Please comment on this portfolio strategy

ScaredtoQuit

Recycles dryer sheets
Joined
Jan 3, 2007
Messages
211
Ran into this portfolio on MarketWatch. Didn't seem like a bad alternative for someone who can't deal with enormous dips in the market. This will have dips, mind you, but IMO it's unlikely you would see a major decline in one year. A major benefit is that even during declines, the portfolio would continue to generate a reasonable level of dividends and interest.

Anyway, what do you think?

http://www.thestreet.com/_mktwrm/funds/readjust/10345554.html?cm_ven=CBSM&cm_cat=FREE&cm_ite=NA
 
ScaredtoQuit said:
Ran into this portfolio on MarketWatch. Didn't seem like a bad alternative for someone who can't deal with enormous dips in the market. This will have dips, mind you, but IMO it's unlikely you would see a major decline in one year. A major benefit is that even during declines, the portfolio would continue to generate a reasonable level of dividends and interest.

Anyway, what do you think?

I think that portfolio looks like something a financial "journalist" would dream up to fill a column and meet a deadline.

I think you should be concerned if the criteria the guy used to pick funds failed to mention cost.

I think you could achieve the same thing at a much lower cost and with much less headache using a combination of two balanced funds such as Wellesley and Wellington.

I think you think too much. ;)

EDIT: I also get very uncomfortable when I see the name "Cramer" repeated numerous times...even if it is only a reference.
 
My goodness! There was no comparison to the appropriate benchmark. He wrote about a >10% return, but maybe the benchmark returned 15%? Who knows?

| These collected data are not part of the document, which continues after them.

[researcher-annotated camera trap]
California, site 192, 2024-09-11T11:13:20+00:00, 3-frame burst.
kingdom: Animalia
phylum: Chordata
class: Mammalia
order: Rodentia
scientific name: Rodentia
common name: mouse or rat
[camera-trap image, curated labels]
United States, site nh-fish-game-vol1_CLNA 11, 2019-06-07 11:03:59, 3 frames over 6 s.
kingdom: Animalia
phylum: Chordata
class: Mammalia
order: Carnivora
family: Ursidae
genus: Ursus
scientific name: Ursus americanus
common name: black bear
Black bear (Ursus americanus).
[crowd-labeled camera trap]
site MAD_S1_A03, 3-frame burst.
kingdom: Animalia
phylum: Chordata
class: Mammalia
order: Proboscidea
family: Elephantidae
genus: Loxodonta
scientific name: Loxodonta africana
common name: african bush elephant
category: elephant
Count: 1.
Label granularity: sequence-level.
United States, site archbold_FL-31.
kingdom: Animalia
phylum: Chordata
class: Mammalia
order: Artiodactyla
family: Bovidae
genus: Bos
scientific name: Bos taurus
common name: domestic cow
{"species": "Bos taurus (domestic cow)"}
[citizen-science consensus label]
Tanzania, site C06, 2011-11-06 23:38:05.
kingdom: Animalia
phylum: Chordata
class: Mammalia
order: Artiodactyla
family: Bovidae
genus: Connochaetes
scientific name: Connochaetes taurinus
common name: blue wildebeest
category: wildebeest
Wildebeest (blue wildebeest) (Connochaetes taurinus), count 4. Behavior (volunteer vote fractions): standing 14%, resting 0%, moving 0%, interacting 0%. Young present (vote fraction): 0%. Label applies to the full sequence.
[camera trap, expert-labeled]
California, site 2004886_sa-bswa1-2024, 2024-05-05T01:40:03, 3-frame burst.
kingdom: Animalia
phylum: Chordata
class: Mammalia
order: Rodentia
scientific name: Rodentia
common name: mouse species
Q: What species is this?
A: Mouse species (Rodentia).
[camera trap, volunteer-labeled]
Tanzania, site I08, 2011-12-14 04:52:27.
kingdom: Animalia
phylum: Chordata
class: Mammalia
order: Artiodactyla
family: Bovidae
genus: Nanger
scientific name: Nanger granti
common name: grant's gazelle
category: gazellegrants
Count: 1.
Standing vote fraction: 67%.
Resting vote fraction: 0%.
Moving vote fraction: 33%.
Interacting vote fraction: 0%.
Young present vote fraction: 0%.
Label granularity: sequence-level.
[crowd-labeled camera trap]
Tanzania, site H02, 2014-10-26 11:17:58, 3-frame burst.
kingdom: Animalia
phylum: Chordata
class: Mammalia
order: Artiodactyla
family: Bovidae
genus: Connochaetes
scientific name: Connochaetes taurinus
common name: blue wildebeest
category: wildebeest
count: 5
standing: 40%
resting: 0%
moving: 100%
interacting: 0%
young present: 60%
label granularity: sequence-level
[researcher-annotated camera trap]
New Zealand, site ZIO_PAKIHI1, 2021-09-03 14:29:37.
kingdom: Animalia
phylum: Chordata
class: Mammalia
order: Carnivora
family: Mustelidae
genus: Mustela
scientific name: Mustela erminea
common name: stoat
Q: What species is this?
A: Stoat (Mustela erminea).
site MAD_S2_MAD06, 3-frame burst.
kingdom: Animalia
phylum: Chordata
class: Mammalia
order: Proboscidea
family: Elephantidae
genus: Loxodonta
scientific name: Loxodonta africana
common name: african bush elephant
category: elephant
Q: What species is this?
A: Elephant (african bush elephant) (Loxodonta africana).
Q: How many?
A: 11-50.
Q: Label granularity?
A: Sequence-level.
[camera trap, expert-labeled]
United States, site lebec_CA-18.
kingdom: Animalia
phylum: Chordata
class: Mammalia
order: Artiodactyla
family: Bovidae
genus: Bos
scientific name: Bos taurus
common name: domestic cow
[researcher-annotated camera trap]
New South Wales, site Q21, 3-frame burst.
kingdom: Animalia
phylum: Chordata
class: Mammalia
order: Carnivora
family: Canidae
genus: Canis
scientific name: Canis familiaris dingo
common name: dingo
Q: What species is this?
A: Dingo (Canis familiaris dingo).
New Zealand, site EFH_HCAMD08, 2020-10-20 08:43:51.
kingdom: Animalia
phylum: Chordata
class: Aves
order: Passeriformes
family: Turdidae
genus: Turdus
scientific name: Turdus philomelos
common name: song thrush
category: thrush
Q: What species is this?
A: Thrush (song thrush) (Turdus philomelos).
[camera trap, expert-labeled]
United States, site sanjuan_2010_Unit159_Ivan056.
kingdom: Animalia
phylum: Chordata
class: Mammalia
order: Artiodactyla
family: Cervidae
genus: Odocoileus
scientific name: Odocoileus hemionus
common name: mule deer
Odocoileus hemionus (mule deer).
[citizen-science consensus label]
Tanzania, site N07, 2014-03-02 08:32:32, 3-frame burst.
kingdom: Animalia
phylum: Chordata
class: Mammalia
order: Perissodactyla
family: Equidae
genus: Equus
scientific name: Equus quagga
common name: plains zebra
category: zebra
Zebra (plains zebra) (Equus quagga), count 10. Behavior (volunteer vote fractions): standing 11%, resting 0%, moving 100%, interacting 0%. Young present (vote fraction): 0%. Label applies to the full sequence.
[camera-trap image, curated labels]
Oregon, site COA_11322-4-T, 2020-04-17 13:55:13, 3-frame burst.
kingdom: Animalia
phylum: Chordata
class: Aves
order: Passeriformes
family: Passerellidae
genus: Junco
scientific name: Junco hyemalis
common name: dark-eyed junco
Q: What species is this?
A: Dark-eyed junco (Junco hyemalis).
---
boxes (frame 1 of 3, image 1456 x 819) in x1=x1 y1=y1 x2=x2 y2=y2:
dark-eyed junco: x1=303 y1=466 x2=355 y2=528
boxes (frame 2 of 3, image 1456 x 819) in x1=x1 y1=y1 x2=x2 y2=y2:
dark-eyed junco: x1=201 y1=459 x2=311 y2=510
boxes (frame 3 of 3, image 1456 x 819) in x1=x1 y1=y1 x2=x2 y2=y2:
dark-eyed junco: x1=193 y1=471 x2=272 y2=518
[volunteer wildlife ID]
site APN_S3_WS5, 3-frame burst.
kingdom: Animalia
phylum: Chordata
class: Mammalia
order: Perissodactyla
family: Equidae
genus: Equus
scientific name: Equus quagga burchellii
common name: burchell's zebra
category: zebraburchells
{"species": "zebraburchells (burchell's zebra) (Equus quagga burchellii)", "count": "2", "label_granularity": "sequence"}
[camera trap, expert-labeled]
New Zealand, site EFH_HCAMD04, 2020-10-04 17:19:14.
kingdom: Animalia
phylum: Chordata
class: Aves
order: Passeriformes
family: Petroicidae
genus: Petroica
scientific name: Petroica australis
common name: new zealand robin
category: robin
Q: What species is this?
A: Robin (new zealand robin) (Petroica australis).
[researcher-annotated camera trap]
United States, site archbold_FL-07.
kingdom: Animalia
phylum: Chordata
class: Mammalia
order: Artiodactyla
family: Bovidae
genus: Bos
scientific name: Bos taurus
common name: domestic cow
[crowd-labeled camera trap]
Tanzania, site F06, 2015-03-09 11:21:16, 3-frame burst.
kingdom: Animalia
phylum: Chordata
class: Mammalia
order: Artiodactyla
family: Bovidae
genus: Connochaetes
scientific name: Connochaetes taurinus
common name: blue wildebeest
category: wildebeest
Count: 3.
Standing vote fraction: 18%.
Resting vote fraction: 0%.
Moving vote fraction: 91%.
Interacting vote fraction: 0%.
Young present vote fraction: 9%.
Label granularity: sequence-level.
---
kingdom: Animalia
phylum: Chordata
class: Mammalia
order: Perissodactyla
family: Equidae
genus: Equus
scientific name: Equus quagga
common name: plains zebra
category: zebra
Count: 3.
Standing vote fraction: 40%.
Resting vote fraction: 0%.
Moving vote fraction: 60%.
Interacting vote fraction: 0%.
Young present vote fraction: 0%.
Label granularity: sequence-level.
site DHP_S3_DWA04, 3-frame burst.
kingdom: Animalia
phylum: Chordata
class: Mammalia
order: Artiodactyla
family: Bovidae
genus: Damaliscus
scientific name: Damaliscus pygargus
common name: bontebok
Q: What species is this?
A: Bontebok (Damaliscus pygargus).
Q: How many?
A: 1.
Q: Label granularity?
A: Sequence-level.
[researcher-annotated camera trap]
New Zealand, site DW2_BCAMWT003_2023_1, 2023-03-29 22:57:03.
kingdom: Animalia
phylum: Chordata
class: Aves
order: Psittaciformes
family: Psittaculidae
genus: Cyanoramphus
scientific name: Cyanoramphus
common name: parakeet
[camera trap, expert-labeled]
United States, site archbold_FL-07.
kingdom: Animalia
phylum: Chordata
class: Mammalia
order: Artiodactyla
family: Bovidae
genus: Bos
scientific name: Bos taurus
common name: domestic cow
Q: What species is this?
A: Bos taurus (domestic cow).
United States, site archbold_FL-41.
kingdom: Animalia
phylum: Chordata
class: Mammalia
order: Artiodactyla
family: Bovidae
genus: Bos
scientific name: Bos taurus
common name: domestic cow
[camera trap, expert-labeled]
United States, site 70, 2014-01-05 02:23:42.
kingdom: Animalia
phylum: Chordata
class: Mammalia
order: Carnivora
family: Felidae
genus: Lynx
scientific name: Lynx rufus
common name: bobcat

Now this was what he did for his Mom, so that has even more religious overtones than if he had set up a portfolio for Jesus Christ (but wait 'til next year).
 
He says that he is diversified because he holds 20 funds, but based on a quick glance, they almost all seem to hold junk high yield bonds, so diversification is nil.
 
Interesting strategy and one that I've considered myself. Buy Closed End Funds (CEF's) that are trading at a steep discount to NAV. Own them as the market price (hopefully) returns to the NAV. Many of the CEF's mentioned in this article are trading at a 10-15% discount to NAV.

I'm looking at UTF (trading at ~15% discount to NAV). I need to find a good utility fund for a work-related purpose, and even though UTF charges 1.3% ER, I figure it might be worth the cost to get some utilities at 15% off, and close to a 5% dividend yield. I know I can get a Utilities index ETF close to NAV from vanguard for .25% ER, but this may not be an option for other work-related reasons (don't ask ::) ). Thoughts?

I've skimmed through the 2006 shareholder report and there are some issues I'll have to dive into further (leverage structure/interest rate risk, payout ratio income vs dividends, etc.).
 
The only one in that port that I've looked at closely is Adams Express (ADX.) Nice discount. Nice yield. Low expenses. But the return has lagged the S&P500 for years. Lots of GIANT companies that have underperformed the market. Who knows, the dinosaurs may have their day in the sun again.